Dans le cas 2, la question (délicate) est de savoir s’il est possible d’invalider B par avance, en recourant à des arguments économiques prospectifs. Certains le font (les économistes proches de Tsipras par exemple : Stathakis, Dragassakis, Tsakalotos…) ; je ne sais pas s’ils ont raison ou tort, mais enfin, en théorie, il n’est pas forcément nécessaire d’avoir essayé B pour savoir que ça ne marchera pas. L’idée que des économistes puissent prévoir les conséquences d’une politique donnée ne me paraît pas spécialement saugrenue. En prétendant qu’on ne sait pas si un Grexit marcherait ou non, les opposant-e-s de gauche à Tsipras pourraient bien être en train de prendre pour un possible prédicatif* (« Il est possible de réussir un Grexit, on ne peut pas savoir ») ce qui n’est en fait qu’un possible modal tenant à l’ignorance ou à l’erreur dans laquelle ils/elles se trouvent.

Éloge du débat suspendu

Je ne suis pas d’accord avec toi, mais je ne sais pas pourquoi. Il faudra qu’on en reparle dans quelques heures, quelques jours, quelques semaines, pour laisser le temps aux idées de venir, aux arguments de s’organiser, aux rencontres de se faire ; alors nous pourrons reprendre cette discussion à nouveaux frais et plus efficacement.

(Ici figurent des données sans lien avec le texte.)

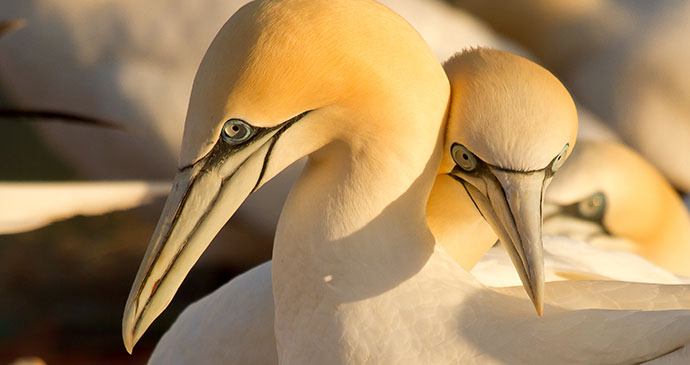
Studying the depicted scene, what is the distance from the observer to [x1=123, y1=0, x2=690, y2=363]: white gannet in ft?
4.65

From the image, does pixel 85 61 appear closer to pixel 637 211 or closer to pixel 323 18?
pixel 637 211

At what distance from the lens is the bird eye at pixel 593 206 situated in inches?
132

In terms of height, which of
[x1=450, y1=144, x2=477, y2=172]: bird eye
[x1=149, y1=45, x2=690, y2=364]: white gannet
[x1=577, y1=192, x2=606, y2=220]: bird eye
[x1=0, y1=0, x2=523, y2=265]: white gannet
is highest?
[x1=0, y1=0, x2=523, y2=265]: white gannet

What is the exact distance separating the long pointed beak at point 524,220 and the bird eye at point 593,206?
1.93 meters

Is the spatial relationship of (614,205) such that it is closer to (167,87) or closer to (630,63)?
(630,63)

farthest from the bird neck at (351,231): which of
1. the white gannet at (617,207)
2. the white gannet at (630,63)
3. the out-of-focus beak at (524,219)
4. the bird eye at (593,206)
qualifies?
the white gannet at (630,63)

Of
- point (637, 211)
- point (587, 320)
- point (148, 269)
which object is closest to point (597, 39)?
point (637, 211)

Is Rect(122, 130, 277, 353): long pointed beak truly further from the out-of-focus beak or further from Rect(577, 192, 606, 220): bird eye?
Rect(577, 192, 606, 220): bird eye

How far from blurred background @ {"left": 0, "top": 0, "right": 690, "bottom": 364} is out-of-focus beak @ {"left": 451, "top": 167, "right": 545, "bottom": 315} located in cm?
166

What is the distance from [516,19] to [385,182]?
3128 millimetres

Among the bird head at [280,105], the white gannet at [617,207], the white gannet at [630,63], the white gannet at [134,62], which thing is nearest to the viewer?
the bird head at [280,105]

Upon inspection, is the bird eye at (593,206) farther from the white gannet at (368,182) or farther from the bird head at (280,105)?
the bird head at (280,105)

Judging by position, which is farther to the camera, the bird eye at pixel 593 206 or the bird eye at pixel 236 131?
the bird eye at pixel 593 206

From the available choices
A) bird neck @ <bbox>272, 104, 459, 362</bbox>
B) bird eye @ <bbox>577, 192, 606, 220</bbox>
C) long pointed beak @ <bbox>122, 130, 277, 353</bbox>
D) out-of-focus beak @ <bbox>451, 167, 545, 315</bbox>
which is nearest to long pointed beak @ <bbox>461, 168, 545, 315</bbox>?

Cette phrase toute simple, si naturelle, on l’entend pourtant assez peu. Je voudrais, ici, m’en étonner, et me demander pourquoi ; qu’est-ce qui nous retient, souvent, de suspendre un débat pour cette raison que l’on n’arrive plus à mettre les mots sur ce qu’on veut dire, ou que l’on perçoit confusément qu’il y a, dans le raisonnement de notre interlocuteur/trice, une faille mais sans trop savoir où. Car de telles situations de blocage argumentatif sont possibles : ceux et celles qui ont lu ce billet le savent déjà.

Il se pourrait que notre conception du débat soit soumise à deux modèles contradictoires, en vertu desquels, l’un et l’autre, cette remise à plus tard de la discussion est impossible : le modèle agonistique et le modèle délibératif.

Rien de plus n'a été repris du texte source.